:: Supplied material ::
** Begin **

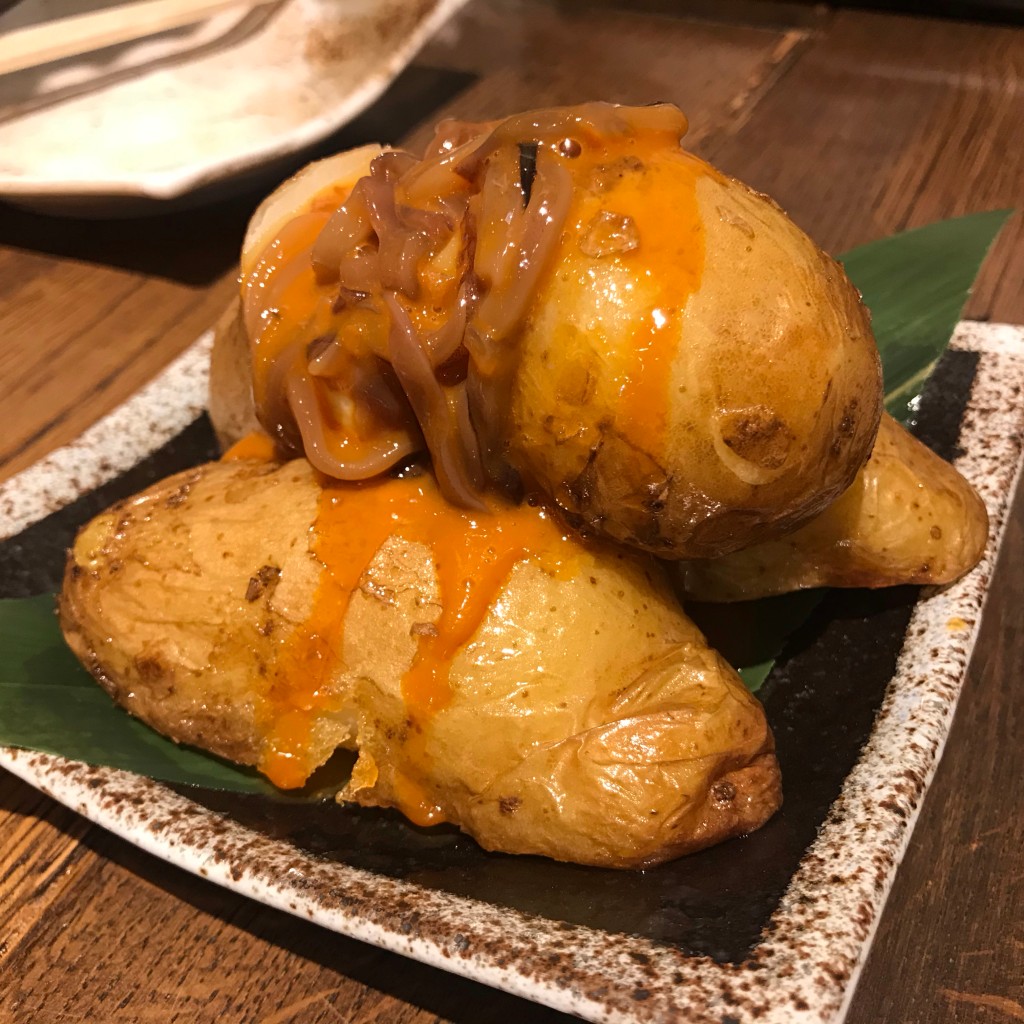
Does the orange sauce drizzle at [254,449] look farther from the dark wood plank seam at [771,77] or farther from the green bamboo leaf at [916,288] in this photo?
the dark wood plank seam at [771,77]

** End **
** Begin **

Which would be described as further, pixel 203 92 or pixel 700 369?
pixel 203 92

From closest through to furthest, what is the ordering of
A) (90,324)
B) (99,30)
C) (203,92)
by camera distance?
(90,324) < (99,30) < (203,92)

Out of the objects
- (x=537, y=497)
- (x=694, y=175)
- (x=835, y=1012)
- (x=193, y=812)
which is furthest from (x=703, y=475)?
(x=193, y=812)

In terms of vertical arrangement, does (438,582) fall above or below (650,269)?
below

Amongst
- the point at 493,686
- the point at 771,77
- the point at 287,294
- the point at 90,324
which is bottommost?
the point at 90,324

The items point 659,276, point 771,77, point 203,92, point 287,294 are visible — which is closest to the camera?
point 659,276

** End **

:: Your instructions ::
Tally how many lines in the data above contain the string "seam", with case counting, and reply with the number alone.

:: Solution for this task ::
2